Reading text >>
+---+
In May 2014, NDRC branches in Beijing, Shanghai and Guangdong imposed fines against the optical industry in China because of illegal RPM agreements. Certain manufacturers of glasses and contact lenses, including companies from the U.S., Japan and Germany, were fined a total of about $3.2 million.
On July 28, 2014, around 100 officials from nine provincial branches of the SAIC raided Microsoft’s offices in four different locations in China. These issues have arisen out of an investigation responding to complaints by other companies concerning alleged bundling and other issues related to Microsoft’s products.
High risk of extradition to the US
Another issue being heavily discussed lately is the increasing risk of extradition to the United States of individuals accused of antitrust violations. The US Department of Justice (DOJ) is increasingly very active in investigating international cartels, which is largely due to its wide- ranging investigation into the international auto parts industry. Since 2011, 27 companies have agreed to plead guilty in the auto part saga and paid over $2.3 billion in criminal fines, while 36 executives have been charged with criminal violations (25 guilty pleas, with 22 sentenced to serve prison time).
On April 4, 2014, an Italian national and former executive of the rubber hose manufacturer Parker ITR was extradited from Germany to the US This was the first successfully litigated extradition on antitrust charges. Three weeks later he pleaded guilty; he will serve a total of two years in prison with credit for the nine months and 16 days he was held in the custody of the German government pending his extradition. No matter which product or service is under investigation, individuals clearly face an increased risk of extradition to the US.
EU: High fines for abusing dominance, pay-for-delay and gun jumping
On June 12, 2014, the European General Court handed down its judgment on Intel's appeal against the European Commission's fining decision from 2009, finding that the chip maker had abused its dominant market position in the supply of x86 central processing units by paying financial incentives or rebates to customers. The fine of $1.44 billion (€1.06 billion) was the highest-ever fine imposed for an antitrust infringement in the EU.
+---+
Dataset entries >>
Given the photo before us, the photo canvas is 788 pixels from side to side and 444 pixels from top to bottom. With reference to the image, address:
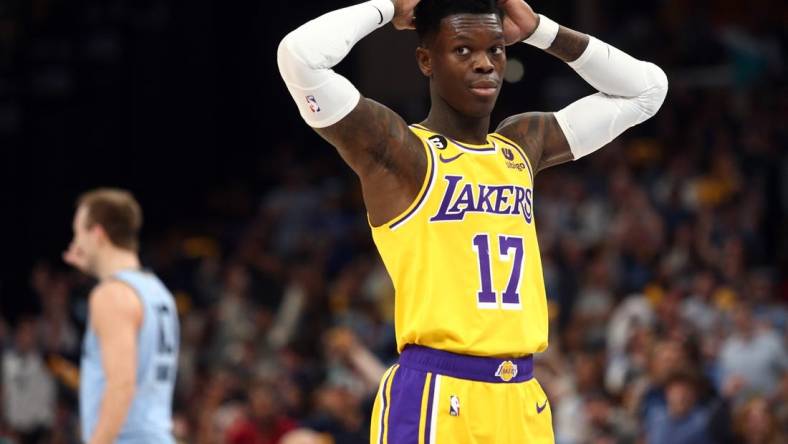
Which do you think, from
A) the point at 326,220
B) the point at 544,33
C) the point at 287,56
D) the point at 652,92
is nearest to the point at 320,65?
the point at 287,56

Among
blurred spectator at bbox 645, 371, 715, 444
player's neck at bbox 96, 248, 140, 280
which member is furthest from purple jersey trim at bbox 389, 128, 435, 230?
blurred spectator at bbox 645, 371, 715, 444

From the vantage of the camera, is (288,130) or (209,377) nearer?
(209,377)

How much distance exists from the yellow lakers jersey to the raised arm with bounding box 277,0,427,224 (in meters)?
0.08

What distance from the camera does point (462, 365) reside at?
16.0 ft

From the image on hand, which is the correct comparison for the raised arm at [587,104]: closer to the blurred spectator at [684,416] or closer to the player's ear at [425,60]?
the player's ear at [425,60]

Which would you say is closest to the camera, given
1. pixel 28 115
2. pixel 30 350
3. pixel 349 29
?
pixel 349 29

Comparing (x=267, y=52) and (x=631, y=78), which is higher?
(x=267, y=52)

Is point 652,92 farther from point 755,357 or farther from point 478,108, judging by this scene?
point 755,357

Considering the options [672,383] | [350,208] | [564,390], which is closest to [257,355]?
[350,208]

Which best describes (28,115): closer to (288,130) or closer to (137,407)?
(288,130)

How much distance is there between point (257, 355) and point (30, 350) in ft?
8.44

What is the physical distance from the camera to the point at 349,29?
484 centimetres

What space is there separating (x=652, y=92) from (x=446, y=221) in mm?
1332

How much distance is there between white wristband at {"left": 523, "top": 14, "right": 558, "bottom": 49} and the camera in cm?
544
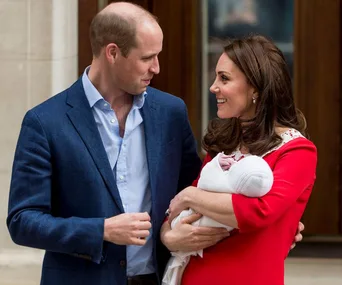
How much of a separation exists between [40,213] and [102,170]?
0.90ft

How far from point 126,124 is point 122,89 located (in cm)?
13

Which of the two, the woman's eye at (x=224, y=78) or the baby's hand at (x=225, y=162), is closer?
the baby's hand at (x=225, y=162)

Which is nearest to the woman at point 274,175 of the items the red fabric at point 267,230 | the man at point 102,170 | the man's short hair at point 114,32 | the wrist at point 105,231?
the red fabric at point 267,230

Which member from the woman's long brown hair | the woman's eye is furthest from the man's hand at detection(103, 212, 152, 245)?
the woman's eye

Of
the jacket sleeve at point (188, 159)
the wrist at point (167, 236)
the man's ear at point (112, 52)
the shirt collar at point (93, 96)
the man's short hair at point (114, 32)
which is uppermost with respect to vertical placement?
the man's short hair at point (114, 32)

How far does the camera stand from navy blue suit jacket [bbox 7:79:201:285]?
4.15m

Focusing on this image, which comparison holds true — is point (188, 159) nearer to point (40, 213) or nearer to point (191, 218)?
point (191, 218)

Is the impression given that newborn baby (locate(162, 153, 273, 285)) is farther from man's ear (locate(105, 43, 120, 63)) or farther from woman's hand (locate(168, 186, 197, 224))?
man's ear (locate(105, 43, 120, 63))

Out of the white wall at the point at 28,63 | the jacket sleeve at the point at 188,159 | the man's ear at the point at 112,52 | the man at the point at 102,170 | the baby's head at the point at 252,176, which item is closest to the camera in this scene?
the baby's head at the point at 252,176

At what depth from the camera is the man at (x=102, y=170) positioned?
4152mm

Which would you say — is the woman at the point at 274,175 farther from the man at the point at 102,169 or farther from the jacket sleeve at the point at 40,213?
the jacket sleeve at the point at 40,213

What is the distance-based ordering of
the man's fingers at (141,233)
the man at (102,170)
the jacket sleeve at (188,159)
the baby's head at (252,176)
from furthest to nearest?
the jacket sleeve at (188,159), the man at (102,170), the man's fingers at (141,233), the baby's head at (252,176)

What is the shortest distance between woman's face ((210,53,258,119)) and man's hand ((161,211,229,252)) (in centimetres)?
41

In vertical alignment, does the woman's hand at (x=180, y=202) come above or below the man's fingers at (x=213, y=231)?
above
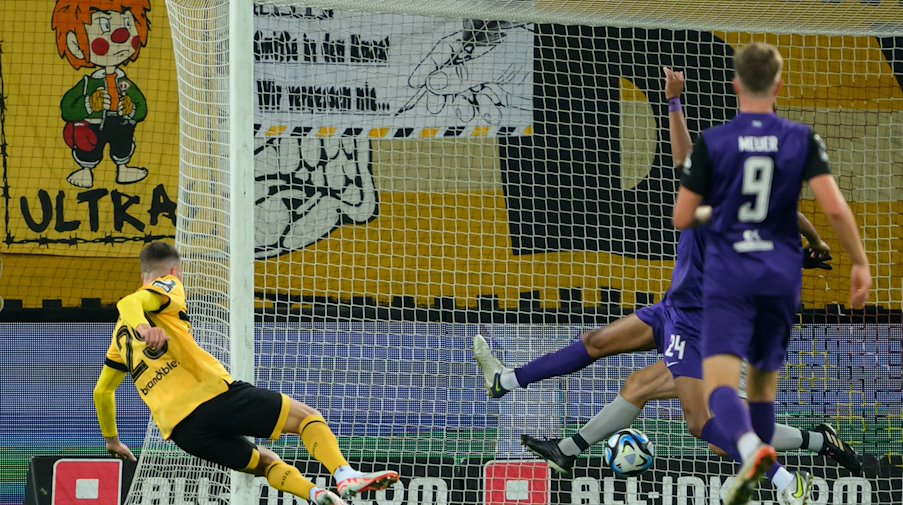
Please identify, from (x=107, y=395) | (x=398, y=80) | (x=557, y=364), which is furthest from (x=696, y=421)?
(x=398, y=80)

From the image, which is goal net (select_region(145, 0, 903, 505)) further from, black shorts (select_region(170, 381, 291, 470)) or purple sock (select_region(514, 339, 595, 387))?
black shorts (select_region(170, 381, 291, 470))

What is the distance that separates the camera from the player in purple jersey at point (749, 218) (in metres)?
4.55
+---+
Required actions >>
A - In the passage on antitrust enforcement, what amount was the fine imposed on Intel?
B - Render this sentence from the passage on antitrust enforcement in Spanish: "This was the first successfully litigated extradition on antitrust charges."
C - Continue the passage on antitrust enforcement, picking up after its final sentence.

Results for each task >>
A - $1.44 billion (€1.06 billion).

B - Esta fue la primera extradición por cargos antimonopolio obtenida con éxito en un litigio.

C -
On July 9, 2014, the European Commission imposed fines totaling €427.7 million (US$ 580 million) on French pharmaceutical company Servier and five generic drug manufacturers based on Servier’s acquisition of alternative technologies for the alleged purpose of blocking competitive access and certain patent infringement settlements between Servier and the generics. This allegedly had the effect of delaying entry of generic versions of Servier’s branded perindopril products in the EU.
And on July 23, 2014, the European Commission imposed a fine of €20 million ($26.9 million) on Marine Harvest ASA, the leading salmon farming and processing company in the EEA, for acquiring its rival Morpol without having received prior authorization.
All of the enforcement actions mentioned above highlight the determined efforts of agencies around the world to significantly fine companies that do not comply with antitrust laws. In order to avoid ending up in a similar situation, multinational companies should always re-evaluate their business models, pricing policies and interactions with competitors, and ensure that their antitrust training and compliance programs are up-to-date and in active practice throughout the company.